PASSAGE GIVEN.
_ _ _ _
The Cleveland Cultural Gardens: Hidden in plain sight

Editor's note: The documentary short Hidden in Plain Sight, written and produced by Luke Frazier, will be screening on Thursday 3/18 at 8:50 pmSaturday 3/21 at 7:15 pm and Monday 3/23 at 5 pm at the Cleveland International Film Festival at Tower City Cinemas. Saturday & Sunday the film precedes the full length movie Kilbanetown Comeback. On Sunday 3/22 at 7:30 pm it will screen at the Capital Theater on W. 65th Street, again preceding Kilbanetown Comeback.

The thing about the Cleveland Cultural Gardens is that they are gardens, sure, but that’s really not the deal.

I love the Gardens for all kinds of reasons; they’re like my favorite secret place, but in plain sight, a couple of winding miles, old tree slopes, busts of cultural heroes, statues caught in mid-speech.

Thirty plus gardens and still growing, a fanciful blend of earnest ethnic attitudes and syrupy sentiment.

Dubbed the world’s first peace garden, they were created by nation-lovers during the waves and waves of last century’s “All Aboard for America” migrations.
_ _ _ _
AVAILABLE DATA.

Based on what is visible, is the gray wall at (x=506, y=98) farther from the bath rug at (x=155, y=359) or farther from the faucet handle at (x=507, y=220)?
_ _ _ _
WORK REQUIRED.
Answer these from the Cleveland Cultural Gardens text:
(a) Who wrote and produced the documentary short Hidden in Plain Sight?
(b) Where will the film screen on Sunday 3/22?
(c) What title have the Gardens been dubbed?

RESULT BELOW.
(a) Luke Frazier
(b) The Capital Theater on W. 65th Street
(c) The world's first peace garden